Semi-structured analysis based on SPL in Flink SQL

Updated at: 2025-03-03 09:32

This topic takes an example to explain how to implement semi-structured analysis based on the Simple Log Service Processing Language (SPL) in Flink SQL.

Background information

Simple Log Service is a cloud-native platform for observability and analytics, enabling cost-effective, real-time processing of logs, metrics, and traces. It simplifies data access, facilitating the ingestion of system and business logs for storage and analysis.

Realtime Compute for Apache Flink, built on Apache Flink, is a big data analytics platform suited for real-time data analysis and risk monitoring. It natively supports the Simple Log Service connector, allowing the service to be used as a source or result table.

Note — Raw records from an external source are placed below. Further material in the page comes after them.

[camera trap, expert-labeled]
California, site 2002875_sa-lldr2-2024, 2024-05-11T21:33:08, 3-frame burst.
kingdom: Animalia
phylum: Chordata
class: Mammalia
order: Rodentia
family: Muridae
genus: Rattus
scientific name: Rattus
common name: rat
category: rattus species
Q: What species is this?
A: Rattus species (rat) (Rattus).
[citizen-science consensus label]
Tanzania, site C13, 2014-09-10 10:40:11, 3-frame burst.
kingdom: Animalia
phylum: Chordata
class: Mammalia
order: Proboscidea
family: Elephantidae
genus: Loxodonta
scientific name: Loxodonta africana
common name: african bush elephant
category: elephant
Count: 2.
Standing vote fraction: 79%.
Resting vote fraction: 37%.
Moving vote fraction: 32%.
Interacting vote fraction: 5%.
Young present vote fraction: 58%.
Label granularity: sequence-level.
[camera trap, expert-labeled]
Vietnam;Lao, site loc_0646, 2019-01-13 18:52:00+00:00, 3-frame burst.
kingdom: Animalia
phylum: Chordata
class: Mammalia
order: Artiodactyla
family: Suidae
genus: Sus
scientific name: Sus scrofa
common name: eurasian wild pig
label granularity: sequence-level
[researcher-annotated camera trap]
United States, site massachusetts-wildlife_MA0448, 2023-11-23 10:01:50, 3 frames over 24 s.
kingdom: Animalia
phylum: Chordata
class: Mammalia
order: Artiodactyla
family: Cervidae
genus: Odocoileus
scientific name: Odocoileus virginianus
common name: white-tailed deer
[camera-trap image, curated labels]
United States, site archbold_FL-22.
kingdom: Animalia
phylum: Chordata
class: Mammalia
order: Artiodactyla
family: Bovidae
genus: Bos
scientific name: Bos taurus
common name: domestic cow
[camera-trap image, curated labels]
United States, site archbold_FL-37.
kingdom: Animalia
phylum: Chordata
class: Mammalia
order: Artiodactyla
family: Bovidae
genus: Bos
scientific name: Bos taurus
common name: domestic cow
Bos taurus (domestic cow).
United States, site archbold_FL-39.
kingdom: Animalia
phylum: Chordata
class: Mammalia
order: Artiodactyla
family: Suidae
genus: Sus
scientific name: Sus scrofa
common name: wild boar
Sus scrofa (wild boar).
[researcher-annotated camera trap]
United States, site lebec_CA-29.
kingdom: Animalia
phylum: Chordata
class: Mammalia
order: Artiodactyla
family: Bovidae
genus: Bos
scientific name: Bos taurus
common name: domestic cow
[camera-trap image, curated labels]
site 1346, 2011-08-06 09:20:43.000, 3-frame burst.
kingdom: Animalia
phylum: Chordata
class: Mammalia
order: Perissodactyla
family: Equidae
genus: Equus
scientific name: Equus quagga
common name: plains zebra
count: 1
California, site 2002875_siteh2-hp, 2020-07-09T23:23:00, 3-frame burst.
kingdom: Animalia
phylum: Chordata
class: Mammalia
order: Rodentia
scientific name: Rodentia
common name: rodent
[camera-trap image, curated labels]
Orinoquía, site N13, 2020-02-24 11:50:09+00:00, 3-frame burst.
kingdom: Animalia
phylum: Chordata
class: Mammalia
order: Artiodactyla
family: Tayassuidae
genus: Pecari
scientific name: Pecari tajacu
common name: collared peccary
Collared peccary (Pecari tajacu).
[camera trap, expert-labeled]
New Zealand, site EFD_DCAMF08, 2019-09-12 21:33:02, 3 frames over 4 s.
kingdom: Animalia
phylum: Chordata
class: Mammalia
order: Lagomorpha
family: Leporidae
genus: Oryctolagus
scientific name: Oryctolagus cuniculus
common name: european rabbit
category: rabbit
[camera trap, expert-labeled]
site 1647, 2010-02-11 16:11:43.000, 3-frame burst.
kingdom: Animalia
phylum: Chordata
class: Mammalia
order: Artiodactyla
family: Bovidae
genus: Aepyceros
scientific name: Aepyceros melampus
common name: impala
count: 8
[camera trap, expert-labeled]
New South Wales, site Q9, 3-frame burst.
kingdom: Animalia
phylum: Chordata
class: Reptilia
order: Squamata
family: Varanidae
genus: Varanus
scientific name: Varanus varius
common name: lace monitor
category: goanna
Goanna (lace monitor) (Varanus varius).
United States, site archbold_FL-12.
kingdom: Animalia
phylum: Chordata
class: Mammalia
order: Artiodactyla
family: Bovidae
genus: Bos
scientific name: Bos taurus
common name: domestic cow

The connector streamlines the handling of structured logs, allowing direct mapping of Simple Log Service log fields to Flink SQL table fields. For semi-structured logs that contain all content in a single field, methods like regular expressions and delimiters are necessary to extract structured data. This topic discusses a solution using SPL to configure the connector for data structuring, focusing on log cleansing and format normalization.

Semi-structured log data

Consider a log example with a complex format that includes JSON strings and mixed content. The log contains the following elements:

  • Payload: A JSON string, with the schedule field also in JSON format.

  • requestURL: A standard URL path.

  • error: Begins with the string CouldNotExecuteQuery, followed by a JSON structure.

  • __tag__:__path__: Represents the log file path, where service_a may indicate the service name.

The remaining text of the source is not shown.